Consigne
Donnez, s'il vous plaît, la suite du texte sur la politique française d'exportation des armements, à partir de sa dernière phrase.

Extrait à lire
Cette division entre partenaires européens et clients mondiaux perdura jusqu’à l’arrivée du président Macron à l’Élysée en 2017, même s’il était de plus évident qu’elle ne répondait plus efficacement aux opportunités industrielles et technologiques françaises.
Durant son premier quinquennat, Emmanuel Macron, et la ministre des Armées, Florence Parly, reproduisirent et même accentuèrent ce modèle, en engageant de nombreuses initiatives européennes destinées à donner corps à l’ambition d’Europe de la Défense soutenue par le président nouvellement élu.
Celle-ci donna naissance au programme CaMo franco-belge et exhuma les accords de Lancaster House avec Londres. Les deux principaux volets de cette volonté présidentielle furent l’émergence d’un « Airbus Naval » en associant Naval Group avec l’Italien Fincantieri au sein d’une coentreprise désignée Naviris, et surtout le lancement de plusieurs grands programmes franco-allemands, dont les désormais bien connus SCAF et MGCS.
L’échec des ambitions européennes du président Macron
Malheureusement pour le président français, cette stratégie tourna court à de nombreuses reprises. Ainsi, après l’échec du rachat des Chantiers de l’Atlantique par Fincantieri, Naviris fut vidée de sa substance, pour devenir une structure limitée aux programmes de coopération bilatéraux, comme la modernisation des destroyers antiaériens de la classe Horizon.
La coopération avec l’Allemagne s’est également dégradée, après l’abandon des programmes MAWS, CIFS et Tigre III par Berlin, alors que SCAF mais surtout MGCS rencontrent régulièrement des turbulences importantes venant menacer leur propre pérennité.
Cependant, c’est probablement l’apparition de divergences de plus en plus évidentes entre Paris et Berlin, qu’il s’agisse de l’acquisition de F-35A ou le lancement de l’initiative European Skyshield fédérant 15 pays européens, mais fermée à la France et l’Italie, qui amena les autorités françaises à envisager de faire évoluer cette stratégie d’exportation.
Vers une nouvelle politique française de partenariat et d’exportation des armements
Les prémices de cette évolution apparurent lors du vote de la Loi de Programmation Militaire 2024-2030 par le Parlement au printemps 2023. À cette occasion, le ministre des Armées Sébastien Lecornu avait, en effet, annoncé que la nouvelle version du Rafale, la F5, par ailleurs beaucoup plus ambitieuse qu’attendue, serait développée d’ici à 2030.
Surtout, ce programme serait ouvert au « Club Rafale », à savoir les pays mettant en œuvre l’appareil, disposant d’une industrie aéronautique de défense, et souhaitant s’y investir. Il s’agissait de la première fois que la France ouvrait à des pays non européens une coopération industrielle de défense représentant un enjeu stratégique pour le pays.

Données
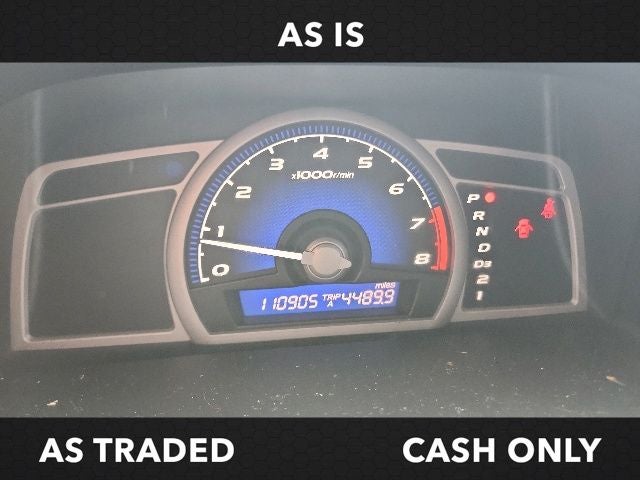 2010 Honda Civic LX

* * *

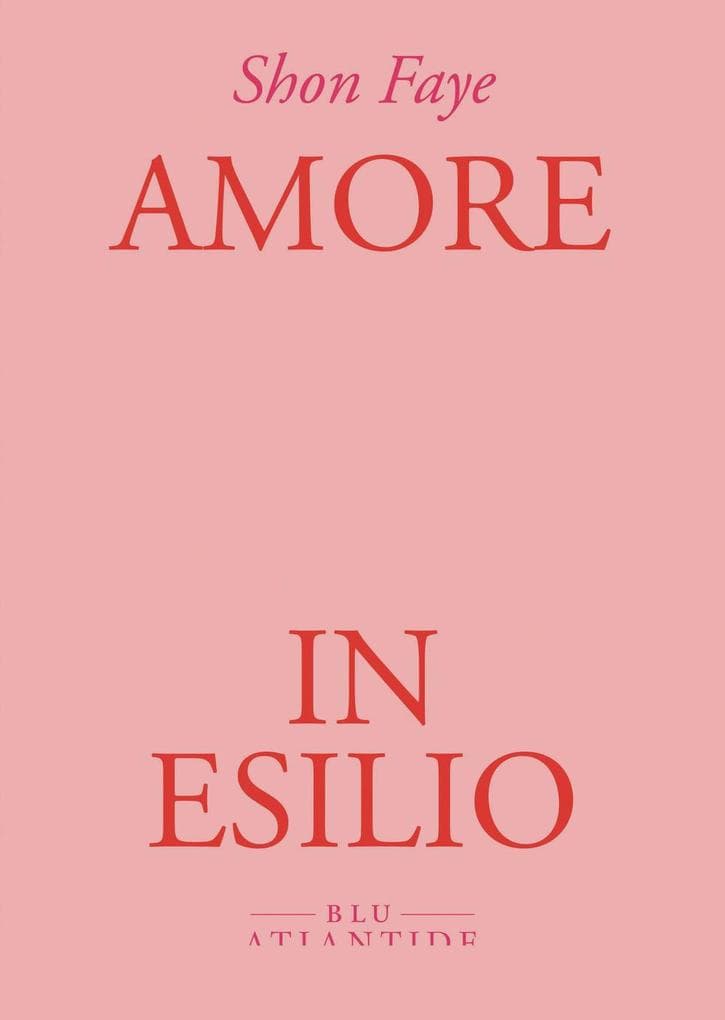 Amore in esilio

Réponse
Quelques semaines plus tard, à l’occasion de la visite officielle du PM indien Narendra Modi en France pour les célébrations du 14 juillet, plusieurs programmes franco-indiens auraient été abordés, en marge de la future acquisition de 26 Rafale M et de trois sous-marins Scorpene supplémentaires pour la Marine indienne.
C’est notamment le cas du turboréacteur qui équipera les chasseurs AMCA et TEDBF, qui pourraient être développés conjointement avec Safran, mais aussi des appareils eux-mêmes, Dassault aviation pouvant s’inviter dans leur conception.
Ces deux annonces, à quelques semaines d’écart, représentaient déjà une sérieuse indication d’un changement de stratégie en cours de la part de Paris en matière de coopération industrielle de défense.
Des corvettes Gowind 2800HN de Naval Group pour la Marine hellénique
La proposition envoyée il y a quelques jours par Naval Group a Athènes, concernant le programme de corvettes de la Marine Hellénique, montre, quant à elle, que c’est toute la stratégie d’exportation des équipements de défense français qui aurait entamé une profonde mutation.
En effet, selon le site Defensereview.gr, à l’origine de l’information, cette offre se compose non seulement d’un important volet de partenariat à long terme entre les industries et les marines des deux pays, mais aussi de conditions commerciales et budgétaires d’État n’ayant rien à envier à celles du Foreign Military Sales américain.
Un puissant volet industriel
Ainsi, l’offre française prévoit la construction des quatre corvettes grecques en partenariat avec les chantiers navals de Skaramangas. Une part de la valeur produite, 35 % supérieure à celle proposée par l’offre de Fincantieri selon defensereview, serait produite en Grèce, et ce, dès le premier navire.
En outre, la France se serait engagée à maintenir la même activité industrielle grecque sur d’éventuelles options à venir concernant d’autres corvettes, mais également de faire participer cet écosystème industriel à la construction des six corvettes lourdes qui devront remplacer les Frégates de Surveillance d’ici à quelques années.
À ce titre, le site grec évoque la construction de 6 corvettes Gowind 2500 à cette fin pour la Marine nationale. Il s’agit probablement d’une mauvaise interprétation du journaliste, le programme European Patrol Corvette ayant jusqu’ici été présenté comme le choix préférentiel de Paris pour remplacer les frégates de surveillance de la classe Floréal.
Un package budgétaire et financier digne du FMS
Enfin, l’ensemble de l’offre française est intégrée à un package d’accompagnement financier et budgétaire à taux fixe, éliminant la plupart des incertitudes pouvant menacer les finances publiques helléniques, que l’on sait scrutées à la loupe par Bruxelles et Berlin.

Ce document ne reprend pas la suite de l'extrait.